I then cleared the codes with HDS and immediately got the /!\ light which would not go off.
Initially the two new codes appeared: 21 or 22 (can't remember which) ABS code and 84-1 ABS code. The 22 cleared itself after a while, but 84-1 persisted no matter what.

In the end I googled it and found on Acura forums that the FSM page 19-98 "VSA Sensor Neutral Position Memorization" procedure had to be performed. It turned tricky.
The HDS J2534 cable which I have does not correctly perform SCS shorting process, so I figured. In the end I resorted to the pins 4-9 jumper after clearing the code and finally the /!\ light went off.
I'm having an issue somewhat similar to yours which I think may be an ABS sensor. Are you saying your problem ended up not being the sensor but that the "VSA Sensor Neutral Position Memorization" just needed to be "reset/cleared?". Does jumping pins 4 and 9 reset anything or is that just for the diagnostic procedure? What did you use to clear your code/light?

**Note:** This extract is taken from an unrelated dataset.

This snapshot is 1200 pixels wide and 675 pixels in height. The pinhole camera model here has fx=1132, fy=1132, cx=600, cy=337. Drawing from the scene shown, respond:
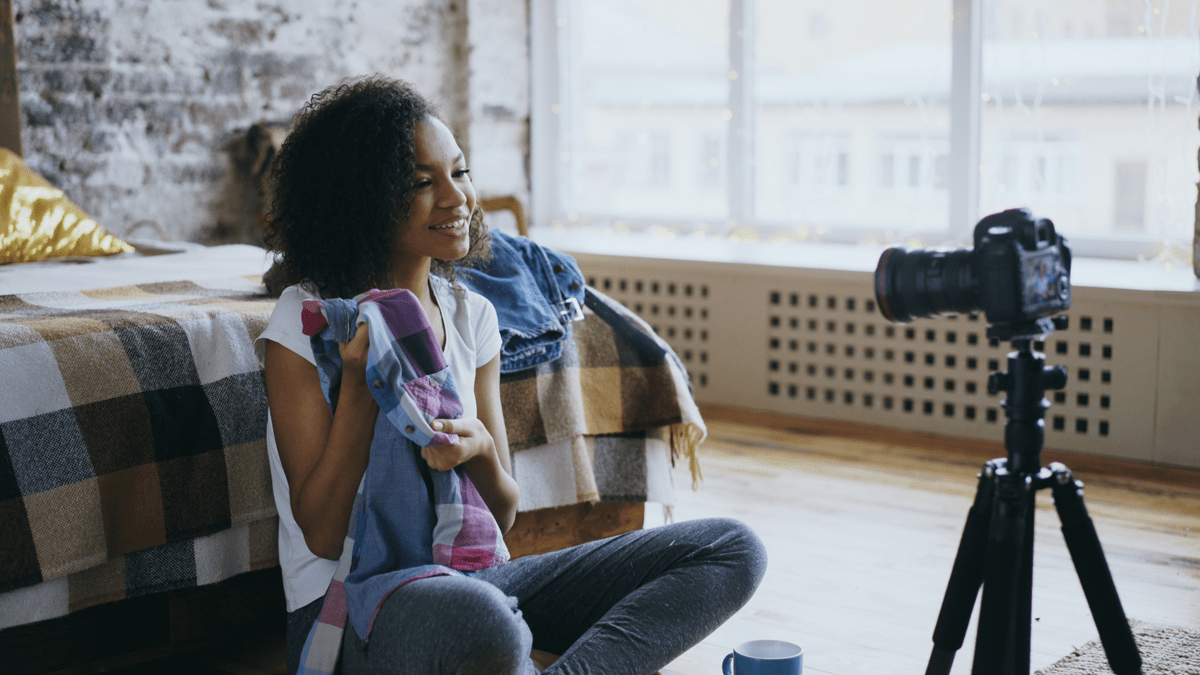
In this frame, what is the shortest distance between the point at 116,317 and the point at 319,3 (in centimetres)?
243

My diagnostic dash blinking code can be seen here but I am unsure how to properly read it:

And I made a thread about it here: https://www.piloteers.org/threads/h...-obdii-no-awd-vtm-4-vsa-abs-lights-on.165398/

My AWD seems to not be working at all and the cars front wheels just slip in even light snow/ice. I also can't engage VTM-4 manually with the dash button when in 1, 2 or R.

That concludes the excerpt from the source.